New York City’s Unemployed Job Bias Bill

Also this year, the New York City Council enacted legislation prohibiting bias against unemployed job applicants. The law, which took effect on June 11, 2013, amended the New York City Human Rights law to bar employers from basing hiring decisions on employment status without a substantially job-related reason. It also prohibits employers from stating in job postings that current employment is a requirement for a position or that currently unemployed applicants need not apply. The City Council overrode Mayor Bloomberg’s veto and voted 43-4 to enact the law, which is the first of its kind to create a private right of action. New Jersey, Oregon, and the District of Columbia have also enacted legislation to protect unemployed job applicants from discriminatory hiring practices.
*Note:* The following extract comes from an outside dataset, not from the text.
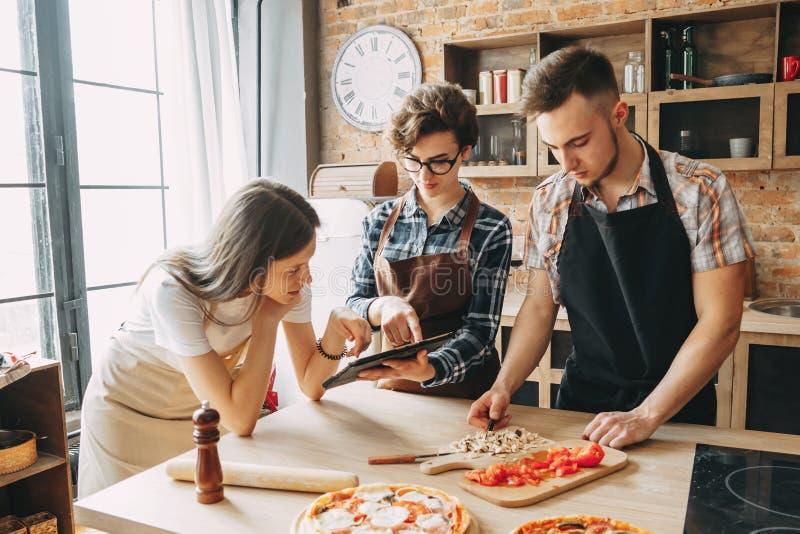 Φίλοι που έχουν τη διασκέδαση που μαγειρεύει μαζί τα τρόφιμα στην κουζίνα Μαγειρικός, τ στοκ φωτογραφία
Discrimination claims arising under the new legislation may be filed in court or with the New York City Human Rights Commission, which will have the authority to order cessation of discriminatory practices, require the hiring of applicants who have been discriminated against, and impose penalties if an employer fails to comply with such orders.

Employers must take care to balance their search for top candidates with the new law’s requirements in order to minimize the risk of complaints or lawsuits. Businesses should change recruiting practices such as automatically screening out resumes that do not indicate current employment, and should make sure that job postings do not in any way suggest that currently unemployed candidates will not be considered. During the interview process, hiring managers should be sensitive to questions concerning periods of unemployment. Employers should also ensure that the hiring decision-making process is well-documented in order to demonstrate, in the event of a complaint or lawsuit, that decisions were based on reasons other than employment status.